米国株式市場見通し:米7月CPIに注目
景気後退を巡り見方が分かれ、売り買いが交錯しそうだ。S&P500種構成銘柄の企業は2022年通年の増益率予想が8.1%と、景気後退時の10%減益水準には程遠い。また、50年ぶりの低水準の失業率、雇用が50万人増の労働市場での景気後退も考え難い。さらに、主要ハイテク決算も警戒された程悪化しなかったため投資家心理が改善しつつある。投資家の恐怖心理を示すVIX指数も4月来の低水準で推移。相場は下落しても下値は限定的となりそうだ。
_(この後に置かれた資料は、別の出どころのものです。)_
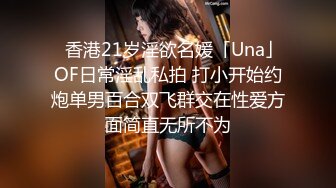 ✨香港21岁淫欲名媛「Una」OF日常淫乱私拍 打小开始约炮单男百合双飞群交在性爱方面简直无所不为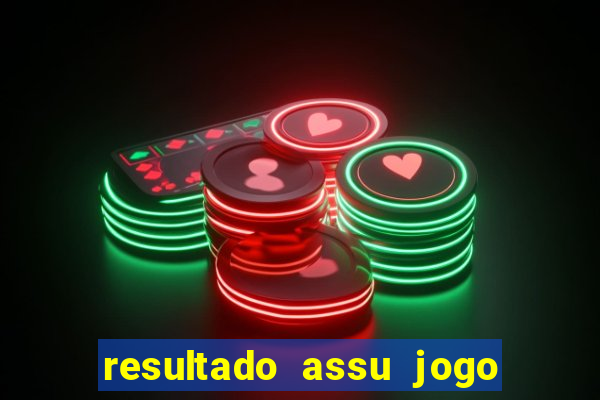 resultado assu jogo do bicho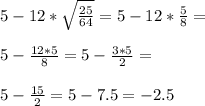 5-12* \sqrt{ \frac{25}{64} } =5-12* \frac{5}{8} = \\ \\ 5- \frac{12*5}{8} =5- \frac{3*5}{2} = \\ \\ 5- \frac{15}{2} =5-7.5=-2.5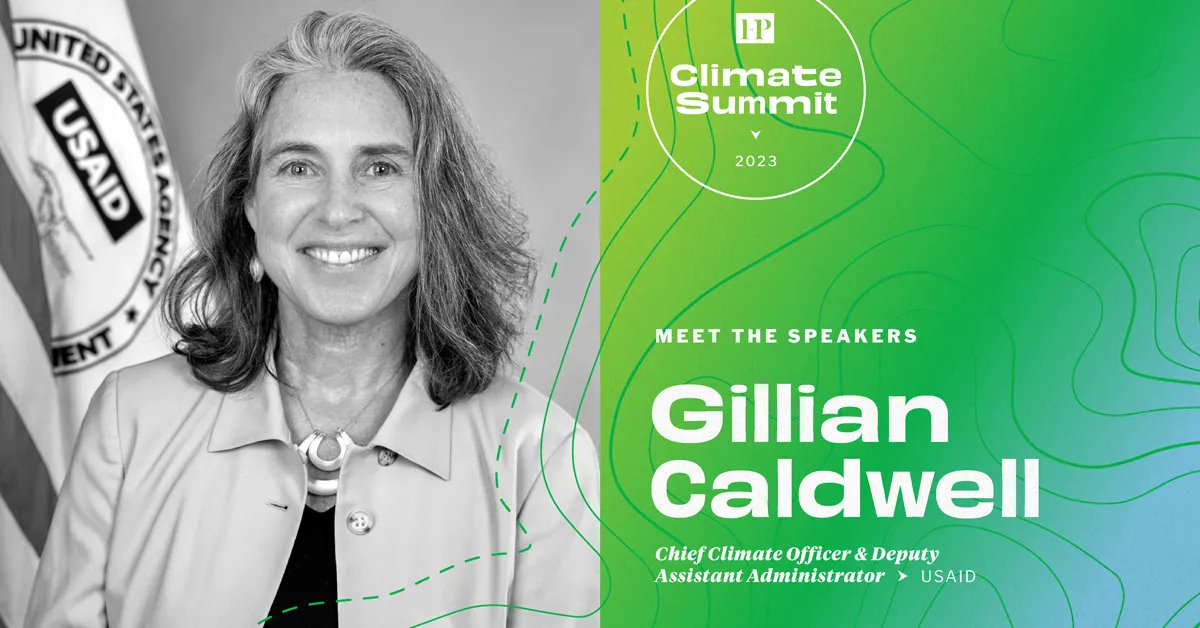 ForeignPolicy's tweet photo. Gillian Caldwell (@CaldwellUSAID) joins us for a behind-the-scenes look at the transformation of @USAID’s approach to climate change at this year's #FPClimateSummit. Register: https://t.co/GQYYOqPmYP https://t.co/T4MatfcgFo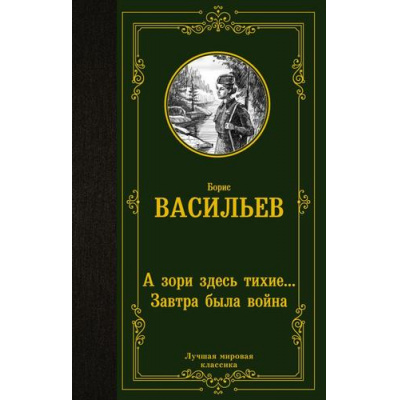 Большое фото товара - ЛучшаяМироваяКлассика Васильев Б.Л. А зори здесь тихие... Завтра была война, (АСТ, 2024), 7Б, c.320, 13-925695. Вариант №1
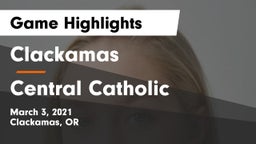 Clackamas  vs Central Catholic  Game Highlights - March 3, 2021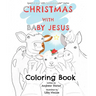 Christmas with Baby Jesus: Coloring Book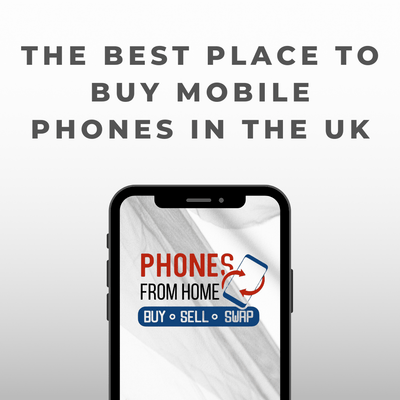 The Best Place to Buy Mobile Phones in the UK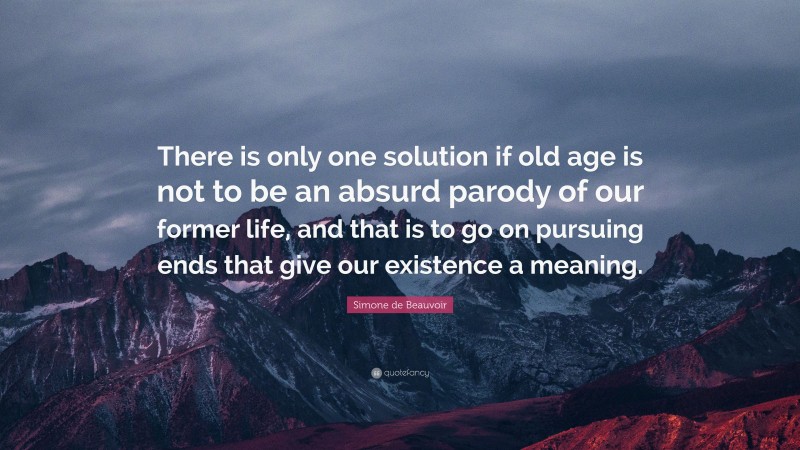 Simone de Beauvoir Quote: “There is only one solution if old age is not to be an absurd parody of our former life, and that is to go on pursuing ends that give our existence a meaning.”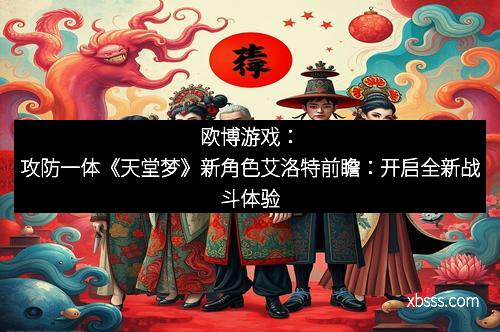 欧博游戏：攻防一体《天堂梦》新角色艾洛特前瞻：开启全新战斗体验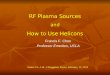 RF Plasma Sources and How to Use Helicons Francis F. Chen Professor Emeritus, UCLA Semes Co., Ltd., Chungnam, Korea, February 15, 2012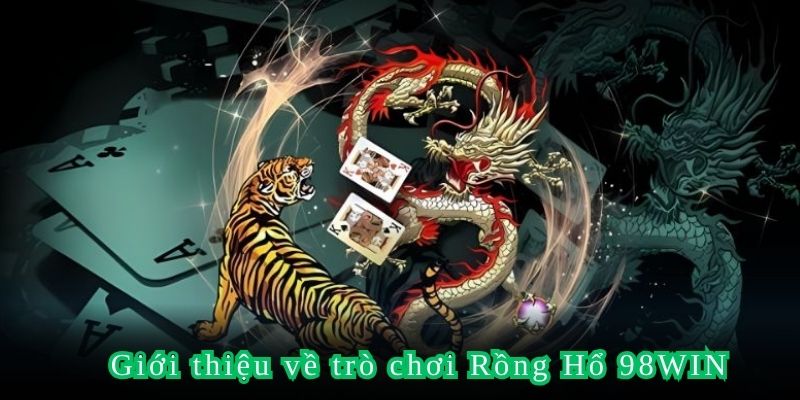 Giới thiệu về trò chơi Rồng Hổ 98WIN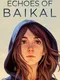 Echoes of Baikal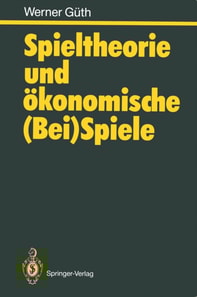 Spieltheorie und ökonomische (Bei)Spiele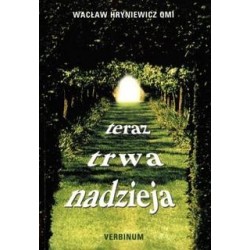 Teraz trwa nadzieja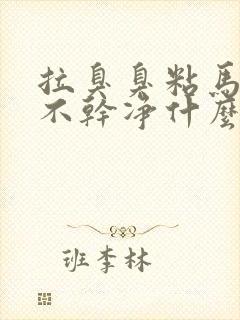 拉臭臭粘马桶冲不干净什么原因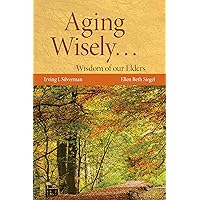 Aging Wisely... Wisdom of Our Elders Aging Wisely... Wisdom of Our Elders Kindle Paperback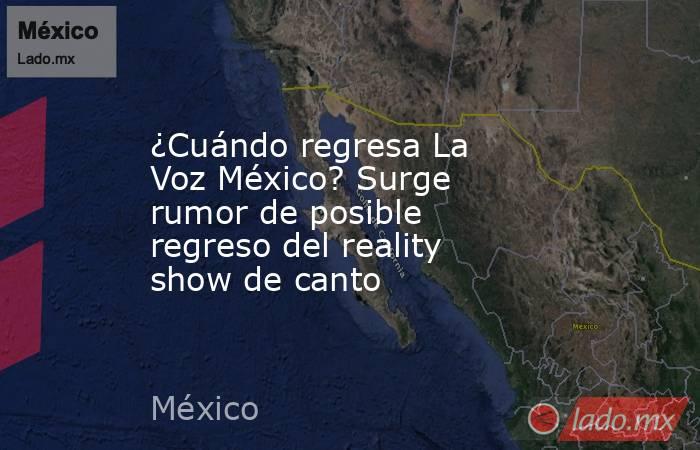 ¿Cuándo regresa La Voz México? Surge rumor de posible regreso del reality show de canto. Noticias en tiempo real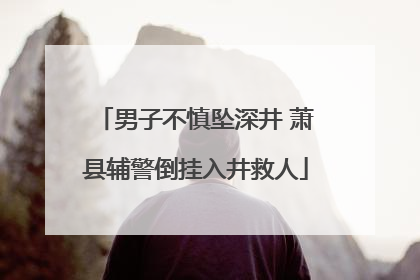 男子不慎坠深井 萧县辅警倒挂入井救人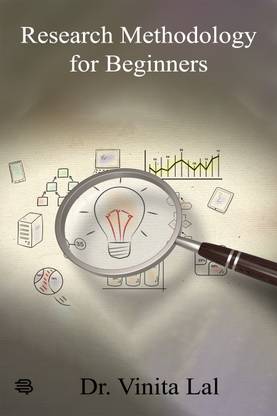 Research Methodology for Beginners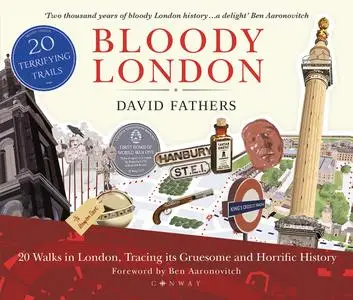 Bloody London: 20 Walks in London, Taking in its Gruesome and Horrific History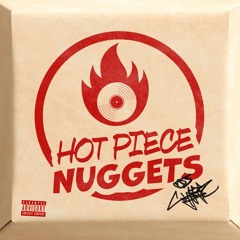 Hot Piece Nuggets (Mixtape)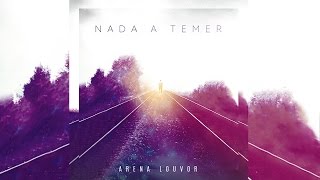 Nada A Temer - Arena Louvor Lyric Video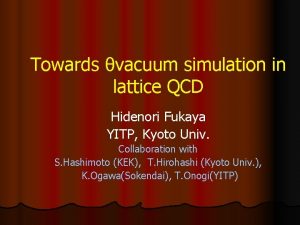 Towards vacuum simulation in lattice QCD Hidenori Fukaya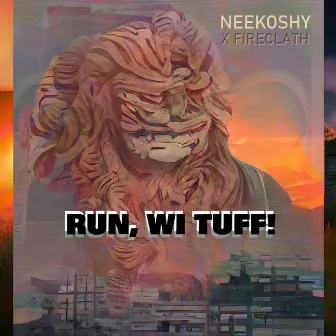 Run wi tuff by Neekoshy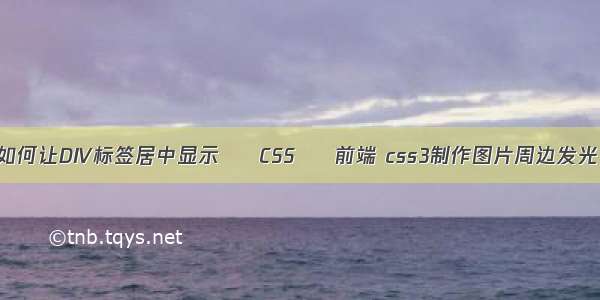 如何让DIV标签居中显示 – CSS – 前端 css3制作图片周边发光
来週は消費者物価指数(CPI)や生産者物価指数(PPI)の最新7月の結果に注目だ。インフレ動向は、9月FOMCや今後の金融政策を予想するうえで重要だ。投資家の景気後退懸念や来年の利下げの思惑を払しょくすべく、FRB高官は景気よりもインフレ退治を最優先する方針を再確認。インフレにまだ鈍化の兆しはなく、利上げ打ち止めには程遠いと、来年にかけて利上げを続ける方針を強調している。FRBがインフレ指標として特に重要視しているとされている燃料や食料を除いたコアCPIは、前年比で6月からさらに伸びの拡大が予想されている。3月以降伸びは少しずつ縮小しているが未だ6%台で、FRBが目標とする2%には程遠い。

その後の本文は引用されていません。